---------- SELECTED EXTRACT ----------

Randy Pausch, a professor at Pittsburgh's Carnegie Mellon University, has become famous for the way in which he chose to say goodbye to his students and colleagues. His final lecture to them, delivered last September, turned into a phenomenon, viewed by millions on the Internet. Dying of pancreatic cancer, he showed a love of life and an approach to death that people have found inspiring. For many of us, his lecture has become a reminder that our own futures are similarly -- if not as drastically -- brief. His fate is ours, sped up.

Since the lecture, I've been privileged to spend a great deal of time with Randy, while co-writing his new book, "The Last Lecture." I've seen how, in some ways, he is peacefully reconciled to his fate, and in other ways, understandably, he is struggling.

The lecture was directed at his "work family," a call to them to go on without him and do great things. But since the talk, Randy has been most focused on his actual family -- his wife, Jai, and their three children, ages 6, 3, and 1.

For months after receiving his terminal diagnosis last August, Randy and Jai (pronounced "Jay") didn't tell the kids he was dying. They were advised to wait until Randy was more symptomatic. "I still look pretty healthy," he told me in December, "and so my kids remain unaware that in my every encounter with them I'm saying goodbye. There's this sense of urgency that I try not to let them pick up on."

Through both his lecture and his life, Randy offers a realistic road map to the final farewell. His approach -- pragmatic, heartfelt, sometimes quirky, often joyous -- can't help but leave you wondering: "How will I say goodbye?"

* * *

Maybe 150. That's how many people Randy expected would attend his last lecture. He bet a friend $50 that he'd never fill the 400-seat auditorium. After all, it was a warm September day. He assumed people would have better things to do than listen to a dying computer-science professor in his 40s give his final lesson.

Randy lost his bet. The room was packed. He was thrilled by the turnout, and determined to deliver a talk that offered all he had in him.

He arrived onstage to a standing ovation, but motioned to the audience to sit down. "Make me earn it," he said.

He hardly mentioned his cancer. Instead, he took everyone on a rollicking journey through the lessons of his life. He talked about the importance of childhood dreams, and the fortitude needed to overcome setbacks. ("Brick walls are there for a reason. They let us prove how badly we want things.") He encouraged his audience to be patient with others. ("Wait long enough, and people will surprise and impress you.") And, to show the crowd that he wasn't ready to climb into his deathbed, he dropped to the floor and did push-ups.

His colleagues and students sat there, buoyed by his words and startled by how the rush of one man's passion could leave them feeling so introspective and emotionally spent -- all at once saddened and exhilarated.

In 70 minutes onstage, he gave his audience reasons to reconsider their own ambitions, and to find new ways to look at other people's flaws and talents. He celebrated mentors and protégés with an open heart. And through a few simple gestures -- including a birthday cake for his wife -- he showed everyone the depth of his love for his family. In his smiling delivery, he was so full of life that it was almost impossible to reconcile the fact that he was near death -- that this performance was his goodbye.

----------

BRIEF: Using the passage on Randy Pausch's last lecture, decide whether each statement agrees with it: (a) Randy expected about 150 people to attend his last lecture; (b) Randy and Jai told their children he was dying soon after the diagnosis; (c) Randy spent 90 minutes onstage. For each, answer yes or no and quote the words that decide it. The lines of the dataset are not needed for this work.

---------- EXTRACTED DATA ----------

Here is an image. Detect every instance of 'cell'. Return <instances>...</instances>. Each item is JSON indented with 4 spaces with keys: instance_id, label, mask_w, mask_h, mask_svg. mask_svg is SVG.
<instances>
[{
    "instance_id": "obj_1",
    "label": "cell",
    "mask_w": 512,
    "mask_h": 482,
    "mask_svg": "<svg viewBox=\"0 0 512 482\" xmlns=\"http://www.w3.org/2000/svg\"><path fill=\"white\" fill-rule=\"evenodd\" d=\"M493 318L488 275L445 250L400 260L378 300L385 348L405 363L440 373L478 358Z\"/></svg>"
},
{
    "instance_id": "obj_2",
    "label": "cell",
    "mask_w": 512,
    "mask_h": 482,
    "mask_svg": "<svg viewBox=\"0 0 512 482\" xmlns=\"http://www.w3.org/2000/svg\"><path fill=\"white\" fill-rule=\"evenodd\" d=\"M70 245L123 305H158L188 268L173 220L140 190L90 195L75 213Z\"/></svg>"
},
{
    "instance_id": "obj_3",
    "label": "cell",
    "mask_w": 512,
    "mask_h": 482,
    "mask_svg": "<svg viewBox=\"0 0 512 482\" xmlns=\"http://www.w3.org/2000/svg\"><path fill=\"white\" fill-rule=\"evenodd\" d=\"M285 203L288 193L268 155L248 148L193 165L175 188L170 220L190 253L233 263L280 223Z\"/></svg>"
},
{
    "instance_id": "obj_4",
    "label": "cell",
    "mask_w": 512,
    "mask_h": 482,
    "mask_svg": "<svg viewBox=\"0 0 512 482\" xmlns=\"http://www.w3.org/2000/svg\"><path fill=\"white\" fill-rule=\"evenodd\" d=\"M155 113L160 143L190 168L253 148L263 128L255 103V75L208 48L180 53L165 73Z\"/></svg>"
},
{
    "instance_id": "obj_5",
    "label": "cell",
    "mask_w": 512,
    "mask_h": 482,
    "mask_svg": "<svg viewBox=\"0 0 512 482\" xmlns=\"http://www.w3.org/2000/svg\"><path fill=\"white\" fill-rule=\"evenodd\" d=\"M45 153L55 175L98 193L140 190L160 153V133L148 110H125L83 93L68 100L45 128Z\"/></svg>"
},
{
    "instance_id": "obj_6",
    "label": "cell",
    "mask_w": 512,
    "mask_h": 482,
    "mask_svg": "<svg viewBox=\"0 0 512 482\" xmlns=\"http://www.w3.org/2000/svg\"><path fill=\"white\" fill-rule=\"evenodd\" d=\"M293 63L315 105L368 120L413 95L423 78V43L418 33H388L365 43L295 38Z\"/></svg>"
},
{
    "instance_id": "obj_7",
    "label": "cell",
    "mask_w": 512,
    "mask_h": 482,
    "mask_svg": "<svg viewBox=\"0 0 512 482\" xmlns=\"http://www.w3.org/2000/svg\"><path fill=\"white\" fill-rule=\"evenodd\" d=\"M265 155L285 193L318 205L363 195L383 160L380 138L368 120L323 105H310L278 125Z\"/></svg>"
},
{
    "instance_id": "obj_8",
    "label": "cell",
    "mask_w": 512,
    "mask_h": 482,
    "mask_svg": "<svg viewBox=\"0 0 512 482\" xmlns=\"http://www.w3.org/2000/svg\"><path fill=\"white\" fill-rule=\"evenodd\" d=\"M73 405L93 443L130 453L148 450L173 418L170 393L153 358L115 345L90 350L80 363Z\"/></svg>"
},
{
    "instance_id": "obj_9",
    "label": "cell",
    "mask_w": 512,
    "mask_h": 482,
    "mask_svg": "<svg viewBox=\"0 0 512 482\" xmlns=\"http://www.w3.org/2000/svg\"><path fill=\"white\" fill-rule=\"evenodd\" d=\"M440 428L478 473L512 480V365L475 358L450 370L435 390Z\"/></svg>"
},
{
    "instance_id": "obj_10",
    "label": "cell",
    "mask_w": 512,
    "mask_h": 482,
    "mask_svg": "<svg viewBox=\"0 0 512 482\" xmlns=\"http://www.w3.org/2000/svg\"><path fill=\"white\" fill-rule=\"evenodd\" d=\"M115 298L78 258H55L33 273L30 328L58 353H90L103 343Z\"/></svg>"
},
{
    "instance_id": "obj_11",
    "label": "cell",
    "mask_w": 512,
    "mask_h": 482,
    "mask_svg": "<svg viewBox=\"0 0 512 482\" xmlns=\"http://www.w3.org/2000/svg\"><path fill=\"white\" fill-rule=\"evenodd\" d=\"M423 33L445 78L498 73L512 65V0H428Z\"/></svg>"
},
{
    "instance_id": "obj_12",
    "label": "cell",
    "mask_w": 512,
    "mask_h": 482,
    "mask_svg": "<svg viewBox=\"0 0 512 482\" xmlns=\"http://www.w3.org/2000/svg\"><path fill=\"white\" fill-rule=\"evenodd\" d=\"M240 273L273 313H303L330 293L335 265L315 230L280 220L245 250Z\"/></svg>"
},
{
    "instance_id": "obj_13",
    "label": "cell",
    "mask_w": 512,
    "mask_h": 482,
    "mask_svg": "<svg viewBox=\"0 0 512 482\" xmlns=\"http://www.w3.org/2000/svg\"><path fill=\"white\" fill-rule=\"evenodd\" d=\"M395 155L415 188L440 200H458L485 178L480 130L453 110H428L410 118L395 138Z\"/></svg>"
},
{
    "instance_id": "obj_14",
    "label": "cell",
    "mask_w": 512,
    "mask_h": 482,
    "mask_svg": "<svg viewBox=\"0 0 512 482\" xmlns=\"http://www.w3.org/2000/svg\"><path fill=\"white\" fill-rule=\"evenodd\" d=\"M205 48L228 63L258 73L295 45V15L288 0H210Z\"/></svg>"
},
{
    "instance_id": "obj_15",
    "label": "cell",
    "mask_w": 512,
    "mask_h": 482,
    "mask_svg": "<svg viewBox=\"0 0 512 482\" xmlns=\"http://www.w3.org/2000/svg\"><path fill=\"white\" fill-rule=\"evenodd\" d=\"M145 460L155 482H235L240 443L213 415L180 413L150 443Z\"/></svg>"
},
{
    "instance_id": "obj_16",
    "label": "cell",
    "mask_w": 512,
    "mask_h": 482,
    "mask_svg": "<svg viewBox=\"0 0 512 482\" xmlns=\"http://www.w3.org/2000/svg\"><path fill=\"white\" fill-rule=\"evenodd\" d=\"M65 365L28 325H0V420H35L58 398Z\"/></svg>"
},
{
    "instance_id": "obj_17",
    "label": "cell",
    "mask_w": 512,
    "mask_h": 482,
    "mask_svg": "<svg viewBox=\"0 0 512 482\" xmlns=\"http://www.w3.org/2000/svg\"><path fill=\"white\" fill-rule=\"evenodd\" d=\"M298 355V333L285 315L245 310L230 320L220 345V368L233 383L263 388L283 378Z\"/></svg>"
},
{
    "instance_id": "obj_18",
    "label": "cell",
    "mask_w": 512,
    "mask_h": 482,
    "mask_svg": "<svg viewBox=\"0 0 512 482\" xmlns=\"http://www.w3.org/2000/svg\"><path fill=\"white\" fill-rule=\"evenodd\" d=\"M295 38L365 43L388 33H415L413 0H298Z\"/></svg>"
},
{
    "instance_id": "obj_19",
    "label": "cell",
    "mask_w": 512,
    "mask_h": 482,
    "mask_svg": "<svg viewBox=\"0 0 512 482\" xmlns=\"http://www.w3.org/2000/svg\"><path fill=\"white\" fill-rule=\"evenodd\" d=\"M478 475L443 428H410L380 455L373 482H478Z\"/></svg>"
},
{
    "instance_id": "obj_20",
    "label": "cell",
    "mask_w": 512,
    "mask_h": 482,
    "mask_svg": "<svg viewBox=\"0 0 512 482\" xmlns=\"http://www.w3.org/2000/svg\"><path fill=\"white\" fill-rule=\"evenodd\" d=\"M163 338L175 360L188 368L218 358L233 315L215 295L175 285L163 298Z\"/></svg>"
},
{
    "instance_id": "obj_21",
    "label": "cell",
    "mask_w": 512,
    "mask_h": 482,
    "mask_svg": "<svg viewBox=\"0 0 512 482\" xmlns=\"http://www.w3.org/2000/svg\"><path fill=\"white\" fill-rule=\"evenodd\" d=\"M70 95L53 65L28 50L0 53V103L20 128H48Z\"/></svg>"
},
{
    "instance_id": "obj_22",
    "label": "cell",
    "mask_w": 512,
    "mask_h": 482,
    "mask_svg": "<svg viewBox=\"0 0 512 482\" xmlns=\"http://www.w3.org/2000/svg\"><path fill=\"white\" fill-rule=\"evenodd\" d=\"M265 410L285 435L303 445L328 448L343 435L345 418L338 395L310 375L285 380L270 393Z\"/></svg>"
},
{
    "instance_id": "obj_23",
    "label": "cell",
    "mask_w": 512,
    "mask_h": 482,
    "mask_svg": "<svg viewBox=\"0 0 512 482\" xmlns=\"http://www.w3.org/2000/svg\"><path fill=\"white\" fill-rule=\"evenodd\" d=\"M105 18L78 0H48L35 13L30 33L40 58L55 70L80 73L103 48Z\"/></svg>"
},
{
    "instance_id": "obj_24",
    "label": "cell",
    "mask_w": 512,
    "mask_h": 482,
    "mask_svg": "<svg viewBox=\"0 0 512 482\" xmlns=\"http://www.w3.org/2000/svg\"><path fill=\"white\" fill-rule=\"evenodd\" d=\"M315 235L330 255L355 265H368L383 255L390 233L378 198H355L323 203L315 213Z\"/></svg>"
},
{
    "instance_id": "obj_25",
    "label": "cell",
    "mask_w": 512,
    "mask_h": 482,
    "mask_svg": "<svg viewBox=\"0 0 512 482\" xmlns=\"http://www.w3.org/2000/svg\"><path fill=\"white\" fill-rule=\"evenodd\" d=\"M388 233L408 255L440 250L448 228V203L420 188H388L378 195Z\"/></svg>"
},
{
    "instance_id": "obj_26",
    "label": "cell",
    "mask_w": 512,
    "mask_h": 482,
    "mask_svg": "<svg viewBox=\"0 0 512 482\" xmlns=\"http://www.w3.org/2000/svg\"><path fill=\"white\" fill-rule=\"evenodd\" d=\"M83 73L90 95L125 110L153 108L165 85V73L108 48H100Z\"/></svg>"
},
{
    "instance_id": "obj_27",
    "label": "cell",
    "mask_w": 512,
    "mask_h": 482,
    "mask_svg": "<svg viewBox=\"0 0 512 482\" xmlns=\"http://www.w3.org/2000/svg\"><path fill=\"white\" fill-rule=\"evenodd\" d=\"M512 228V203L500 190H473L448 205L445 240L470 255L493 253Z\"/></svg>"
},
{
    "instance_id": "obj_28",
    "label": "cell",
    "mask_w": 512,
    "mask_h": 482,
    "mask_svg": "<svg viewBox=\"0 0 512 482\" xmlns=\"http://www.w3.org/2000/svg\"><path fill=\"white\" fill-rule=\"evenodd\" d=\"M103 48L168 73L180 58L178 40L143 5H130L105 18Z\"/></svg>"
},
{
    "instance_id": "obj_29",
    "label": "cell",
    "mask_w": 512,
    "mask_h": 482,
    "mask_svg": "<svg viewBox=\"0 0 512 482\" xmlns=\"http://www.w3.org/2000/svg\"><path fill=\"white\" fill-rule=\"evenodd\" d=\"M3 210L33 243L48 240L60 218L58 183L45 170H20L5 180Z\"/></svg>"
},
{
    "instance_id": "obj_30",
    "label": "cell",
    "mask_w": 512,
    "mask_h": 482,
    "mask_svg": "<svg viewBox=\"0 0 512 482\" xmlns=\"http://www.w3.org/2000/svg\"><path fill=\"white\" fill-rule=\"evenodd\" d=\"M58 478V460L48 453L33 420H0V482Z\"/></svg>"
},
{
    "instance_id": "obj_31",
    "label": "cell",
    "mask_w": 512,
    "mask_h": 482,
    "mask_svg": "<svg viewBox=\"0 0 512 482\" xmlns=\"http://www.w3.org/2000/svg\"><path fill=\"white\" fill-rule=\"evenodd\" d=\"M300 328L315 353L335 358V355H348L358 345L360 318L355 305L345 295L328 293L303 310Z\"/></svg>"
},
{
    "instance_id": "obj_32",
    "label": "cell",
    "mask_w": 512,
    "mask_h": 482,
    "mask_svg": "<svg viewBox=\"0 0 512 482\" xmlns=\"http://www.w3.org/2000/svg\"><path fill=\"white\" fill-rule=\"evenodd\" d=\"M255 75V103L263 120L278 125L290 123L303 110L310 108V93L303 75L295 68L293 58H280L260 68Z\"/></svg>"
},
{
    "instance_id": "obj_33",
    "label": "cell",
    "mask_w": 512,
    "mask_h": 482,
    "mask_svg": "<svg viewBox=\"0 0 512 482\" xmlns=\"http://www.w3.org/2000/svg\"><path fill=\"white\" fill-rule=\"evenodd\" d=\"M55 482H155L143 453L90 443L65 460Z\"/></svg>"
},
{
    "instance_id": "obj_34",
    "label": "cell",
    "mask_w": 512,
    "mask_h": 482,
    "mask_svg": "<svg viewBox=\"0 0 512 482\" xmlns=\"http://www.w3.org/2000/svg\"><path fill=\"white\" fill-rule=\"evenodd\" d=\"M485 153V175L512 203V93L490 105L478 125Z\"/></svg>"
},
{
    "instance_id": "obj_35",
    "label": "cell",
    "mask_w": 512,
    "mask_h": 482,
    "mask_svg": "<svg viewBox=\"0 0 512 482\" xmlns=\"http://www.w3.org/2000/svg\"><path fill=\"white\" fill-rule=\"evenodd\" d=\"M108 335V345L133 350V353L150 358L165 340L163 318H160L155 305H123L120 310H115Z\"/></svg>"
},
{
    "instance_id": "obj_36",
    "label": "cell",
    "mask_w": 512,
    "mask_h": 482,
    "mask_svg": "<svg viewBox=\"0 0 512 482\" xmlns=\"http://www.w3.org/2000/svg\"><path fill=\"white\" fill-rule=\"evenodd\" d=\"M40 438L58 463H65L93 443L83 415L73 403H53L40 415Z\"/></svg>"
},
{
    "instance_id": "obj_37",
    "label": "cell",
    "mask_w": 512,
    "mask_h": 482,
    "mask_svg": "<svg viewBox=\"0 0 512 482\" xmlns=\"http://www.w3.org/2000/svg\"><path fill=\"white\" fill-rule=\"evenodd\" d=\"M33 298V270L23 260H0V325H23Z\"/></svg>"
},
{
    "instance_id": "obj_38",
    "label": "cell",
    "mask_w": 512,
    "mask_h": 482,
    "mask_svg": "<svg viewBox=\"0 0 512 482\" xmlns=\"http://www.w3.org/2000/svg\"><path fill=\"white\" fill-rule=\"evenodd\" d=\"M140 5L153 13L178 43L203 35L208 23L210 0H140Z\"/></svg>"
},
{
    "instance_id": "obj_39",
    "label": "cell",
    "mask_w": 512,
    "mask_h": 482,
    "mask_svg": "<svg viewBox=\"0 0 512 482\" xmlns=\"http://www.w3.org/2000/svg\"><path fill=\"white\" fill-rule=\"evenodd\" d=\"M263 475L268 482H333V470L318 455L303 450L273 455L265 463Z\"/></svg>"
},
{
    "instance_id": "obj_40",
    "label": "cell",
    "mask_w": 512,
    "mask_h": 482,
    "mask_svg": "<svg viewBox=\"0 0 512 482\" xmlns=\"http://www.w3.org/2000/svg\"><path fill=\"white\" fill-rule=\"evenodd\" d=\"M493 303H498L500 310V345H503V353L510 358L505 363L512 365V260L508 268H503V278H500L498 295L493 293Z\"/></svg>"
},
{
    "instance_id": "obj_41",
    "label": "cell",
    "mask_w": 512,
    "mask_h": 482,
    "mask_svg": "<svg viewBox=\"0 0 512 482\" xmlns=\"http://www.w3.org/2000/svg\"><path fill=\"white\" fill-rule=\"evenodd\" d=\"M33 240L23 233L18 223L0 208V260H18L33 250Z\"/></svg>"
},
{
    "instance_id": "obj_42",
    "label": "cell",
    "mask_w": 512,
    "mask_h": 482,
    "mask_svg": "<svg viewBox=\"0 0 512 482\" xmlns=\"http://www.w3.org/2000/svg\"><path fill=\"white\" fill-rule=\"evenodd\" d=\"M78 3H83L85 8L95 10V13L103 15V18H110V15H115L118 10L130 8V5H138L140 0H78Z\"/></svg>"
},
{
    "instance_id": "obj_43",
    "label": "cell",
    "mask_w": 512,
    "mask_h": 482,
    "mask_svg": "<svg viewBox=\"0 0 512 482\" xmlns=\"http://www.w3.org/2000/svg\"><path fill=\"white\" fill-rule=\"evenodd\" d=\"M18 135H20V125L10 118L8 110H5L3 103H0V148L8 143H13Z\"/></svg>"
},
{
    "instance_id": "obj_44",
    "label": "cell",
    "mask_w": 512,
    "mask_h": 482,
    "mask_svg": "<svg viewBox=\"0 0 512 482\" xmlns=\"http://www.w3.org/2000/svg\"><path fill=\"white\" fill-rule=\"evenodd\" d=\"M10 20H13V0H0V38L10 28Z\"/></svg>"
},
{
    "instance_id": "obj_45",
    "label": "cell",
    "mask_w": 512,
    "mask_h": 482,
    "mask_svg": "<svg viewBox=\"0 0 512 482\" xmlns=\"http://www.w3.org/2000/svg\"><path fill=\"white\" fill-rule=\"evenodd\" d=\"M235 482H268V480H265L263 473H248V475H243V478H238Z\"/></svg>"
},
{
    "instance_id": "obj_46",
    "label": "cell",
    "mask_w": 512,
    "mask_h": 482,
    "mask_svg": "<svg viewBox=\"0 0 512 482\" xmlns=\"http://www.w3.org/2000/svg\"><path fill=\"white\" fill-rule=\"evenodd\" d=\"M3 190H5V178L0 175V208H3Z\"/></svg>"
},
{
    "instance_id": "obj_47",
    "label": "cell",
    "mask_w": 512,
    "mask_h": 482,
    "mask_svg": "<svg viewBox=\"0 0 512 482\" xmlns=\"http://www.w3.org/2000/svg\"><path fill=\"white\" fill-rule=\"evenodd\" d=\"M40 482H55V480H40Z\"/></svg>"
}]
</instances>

----------

RESPONSE TO THE EXERCISE:
(a) Yes: "Maybe 150. That's how many people Randy expected would attend his last lecture."
(b) No: "For months after receiving his terminal diagnosis last August, Randy and Jai (pronounced "Jay") didn't tell the kids he was dying."
(c) No: "In 70 minutes onstage"